Connie was always a little harder. Always a distance away.
"My address is 475 Strawberry Fields Straight. You said you wanted to know. Maybe you already do, since you're so good at that." There's no malice in the remark. "If you think of any more questions, or if you want to talk— about anything— you can find me there."
A pause.
"We don't have to keep doing this to ourselves."
yes!
One of the strangest things about those years in the program, when Connie became CT and living on the ship started to feel like standing on a bear trap waiting for it to close, was how even in a room bustling with people the world felt quiet.
More than just feeling alone in a crowded room. Chatter that felt empty, words that meant nothing, voices she could barely hear even though they were right there.
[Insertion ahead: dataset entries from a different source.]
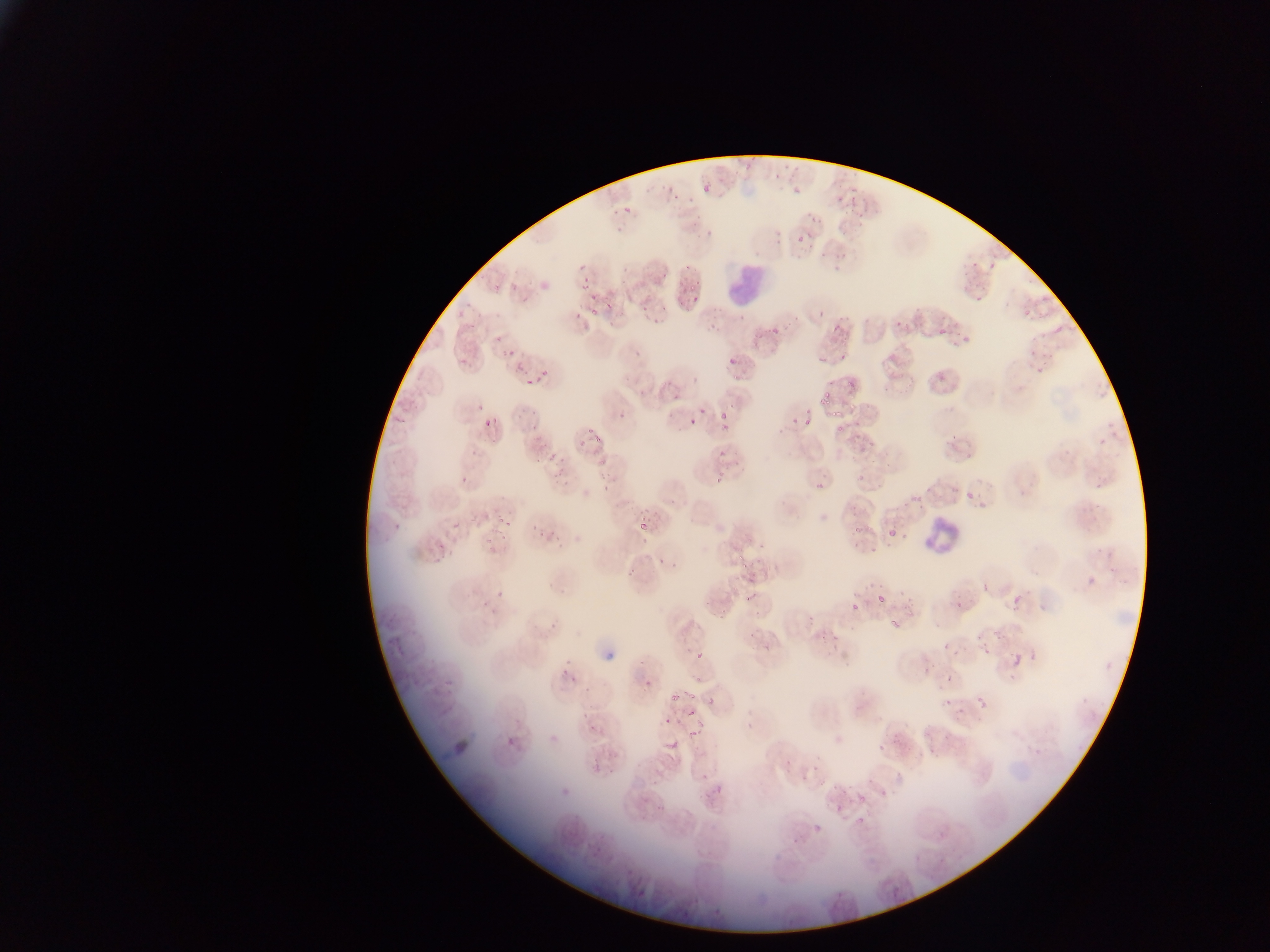
capture = mobile-phone photograph through a microscope
country = Ghana
field of view = single
malaria parasite locations = approximate bounding boxes as left top right bottom in pixels: 700 172 719 193; 661 176 687 198; 789 183 806 198; 850 187 864 211; 822 190 844 210; 619 203 635 216; 834 212 855 236; 806 215 824 223; 792 220 802 245; 818 250 828 263; 835 255 853 261; 983 258 996 273; 486 272 511 299; 682 274 702 296; 509 276 522 292; 580 277 591 289; 973 281 994 304; 580 286 616 318; 639 295 664 317; 1023 297 1041 317; 891 305 918 329; 459 316 483 335; 765 321 776 339; 828 324 838 341; 1055 324 1064 333; 840 326 855 357; 938 327 947 335; 954 332 978 347; 1026 332 1041 350; 724 337 748 368; 628 339 649 361; 894 340 909 355; 501 342 522 359; 455 346 477 368; 816 351 832 366; 1023 357 1051 382; 524 361 551 393; 935 368 953 387; 842 374 853 391; 681 379 697 385; 825 379 835 390; 670 384 693 405; 819 393 830 408; 469 398 491 416; 716 404 734 419; 831 405 843 425; 702 407 710 416; 527 408 549 425; 483 417 496 428; 804 417 812 427; 688 418 698 427; 787 418 800 428; 1093 421 1127 447; 714 424 726 435; 835 424 847 437; 944 426 965 451; 585 428 604 454; 712 450 729 458; 596 454 614 472; 549 459 567 476; 709 463 731 489; 458 473 470 484; 856 475 865 484; 816 481 825 490; 925 482 935 492; 967 485 987 505; 845 497 863 514; 455 502 482 537; 487 507 513 534; 632 510 659 532; 530 515 555 542; 753 520 764 554; 850 529 860 536; 887 530 896 539; 735 546 751 566; 655 550 683 574; 624 563 639 578; 1080 565 1107 594; 980 572 995 596; 862 574 882 594; 744 579 762 608; 481 588 497 612; 899 588 915 608; 711 591 730 623; 878 595 886 603; 949 596 961 614; 1006 597 1016 612; 852 604 859 612; 884 614 902 632; 807 615 816 624; 983 647 991 655; 692 652 702 660; 558 653 576 678; 1011 654 1022 667; 946 676 952 684; 642 679 652 692; 668 679 679 701; 687 689 697 702; 941 695 955 710; 977 696 986 705; 707 698 715 706; 683 703 701 719; 656 712 675 726; 921 723 943 752; 741 724 756 736; 584 726 624 777; 689 730 697 739; 872 731 893 753; 666 733 680 750; 549 734 559 744; 505 737 515 747; 801 768 816 781; 707 776 738 798; 881 788 889 797; 858 793 867 802; 653 797 669 810; 832 800 843 818; 851 814 870 831; 812 817 830 834; 933 830 943 840; 885 876 903 903 | approximate x y pixel centers of objects too small to bound: 946 646
leukocyte locations = approximate bounding boxes as left top right bottom in pixels: 728 249 794 310; 914 505 961 564
image size = 1270×952 pixels
preparation = thin blood film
Silence amidst noise. Even the emptiness of the observation deck during long, lonely nights felt louder, filled with questions and expectations and work to be done. But a locker room full of her friends, bantering and arguing and talking, utterly and wilfully oblivious to the noose waiting to cinch around their throats, that was the quietest place of all.
Her hands fall. Her head lifts part-way.
"...mm, maybe we don't," is all she manages to say.